There are three key shifts in the ELA Common Core Standards that influence how curriculum should be developed and instruction redefined. The first shift involves a focus on complex texts and academic language. The ELA standards refer to a “staircase of increasing complexity” by which students, as they move from grade to grade, learn strategies to derive meaning from all different types of reading materials–from myths and legends to historical documents. Students need to be able to comprehend more difficult materials as they progress through the grade levels. The goal is for them to be ready to read college-level material when they complete twelfth grade. Currently, many students are entering college without the ability to read college-level texts independently; many are also unable to read and understand information presented to them in the workplace because they lack the experience and skills to interact with new materials and concepts. To learn more about complex text, watch this short video from Dr. Timonthy Shanahan, Distinguished Professor Emeritus at the University of Illinois at Chicago.
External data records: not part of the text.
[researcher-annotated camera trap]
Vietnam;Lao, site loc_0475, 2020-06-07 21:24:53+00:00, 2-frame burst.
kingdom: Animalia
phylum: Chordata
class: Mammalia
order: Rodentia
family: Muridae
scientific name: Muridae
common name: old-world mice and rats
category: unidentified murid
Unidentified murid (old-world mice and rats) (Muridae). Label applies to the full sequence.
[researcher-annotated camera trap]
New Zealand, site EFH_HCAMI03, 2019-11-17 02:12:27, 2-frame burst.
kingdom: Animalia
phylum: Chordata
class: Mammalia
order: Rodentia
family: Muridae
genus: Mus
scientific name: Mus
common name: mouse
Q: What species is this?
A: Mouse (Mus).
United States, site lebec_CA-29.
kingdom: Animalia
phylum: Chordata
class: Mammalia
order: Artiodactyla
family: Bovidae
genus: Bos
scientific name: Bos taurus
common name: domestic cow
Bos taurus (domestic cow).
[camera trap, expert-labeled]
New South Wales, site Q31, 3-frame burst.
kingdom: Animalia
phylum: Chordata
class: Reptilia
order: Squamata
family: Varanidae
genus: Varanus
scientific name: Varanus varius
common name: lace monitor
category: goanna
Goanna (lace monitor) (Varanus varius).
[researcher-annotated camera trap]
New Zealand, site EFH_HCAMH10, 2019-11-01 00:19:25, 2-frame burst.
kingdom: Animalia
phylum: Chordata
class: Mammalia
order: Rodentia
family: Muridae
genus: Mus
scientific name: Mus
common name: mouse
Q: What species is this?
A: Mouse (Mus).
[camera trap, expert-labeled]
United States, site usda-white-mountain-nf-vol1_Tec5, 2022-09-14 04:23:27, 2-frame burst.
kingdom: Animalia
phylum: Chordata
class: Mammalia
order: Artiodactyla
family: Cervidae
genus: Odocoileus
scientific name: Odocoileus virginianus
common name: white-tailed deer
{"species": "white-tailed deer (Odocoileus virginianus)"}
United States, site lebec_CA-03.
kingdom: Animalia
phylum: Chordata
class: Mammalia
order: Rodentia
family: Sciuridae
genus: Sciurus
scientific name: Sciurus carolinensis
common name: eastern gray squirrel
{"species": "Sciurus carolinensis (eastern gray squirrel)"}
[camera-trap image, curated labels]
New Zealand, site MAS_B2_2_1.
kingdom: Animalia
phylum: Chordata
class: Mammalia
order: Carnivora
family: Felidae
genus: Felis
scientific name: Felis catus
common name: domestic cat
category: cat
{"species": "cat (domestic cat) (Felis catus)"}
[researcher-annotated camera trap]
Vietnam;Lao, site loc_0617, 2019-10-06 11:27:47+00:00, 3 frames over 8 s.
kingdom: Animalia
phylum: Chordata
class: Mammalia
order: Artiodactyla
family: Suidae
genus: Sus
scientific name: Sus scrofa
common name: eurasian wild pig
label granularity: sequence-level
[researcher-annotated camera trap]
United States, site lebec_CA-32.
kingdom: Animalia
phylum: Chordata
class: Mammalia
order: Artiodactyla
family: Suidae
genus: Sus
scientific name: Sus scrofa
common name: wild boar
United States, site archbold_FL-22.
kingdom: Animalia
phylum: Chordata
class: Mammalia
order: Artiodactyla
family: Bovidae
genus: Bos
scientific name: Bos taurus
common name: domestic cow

The second key shift in ELA requires that reading, writing, and speaking be grounded in evidence from text, both literary and informational. In the past, students may have been asked questions that could be answered based upon prior knowledge or experience. Now, teachers need to structure their questions so that the answers are dependent on information contained in whatever the students are reading. This type of questioning requires the students to closely read and analyze materials so that they can gain a deep understanding, and make inferences based on evidence.
In addition to impacting reading instruction, this shift also affects writing. The Common Core requires students to engage in all types of writing: narrative, argumentative, and informative. However, this writing should be evidence-based, just as discussions of readings should be. If a student is writing an argumentative piece on a topic, that argument must be based on facts, logically sequenced, and filled with appropriate details to inform or persuade. This type of writing is aligned with the expectations of college and the workplace.
To see this second shift in action, view this video from EngageNY, in which second graders analyze the similarities and differences between insects and spiders using two informational texts.
The third key shift in ELA involves building knowledge through content-rich non-fiction. Although students will still be reading works of fiction, they will now also be exposed to non-fiction works beginning in kindergarten. The Common Core asks students in K-5 to read a 50/50 balance of fiction and non-fiction so that they can gain a greater understanding of the world around them and learn how to use the different reading strategies required to navigate non-fiction. For instance, because the content of non-fiction may be unfamiliar or unknown, students will need to learn how to use tables of contents, glossaries, text headings, illustrations, and word boxes. When reading non-fiction, students also may need to slow down their rate of reading and reread information to fully understand it. These are important reading skills to develop throughout an academic career. In Grades 6-12, ELA teachers should focus on fiction, while content area teachers (such as social studies) will focus more on non-fiction. In these grades, content area teachers also take partial ownership for developing students’ literacy skills. This shared ownership for content area teachers is a new and essential part of the Common Core.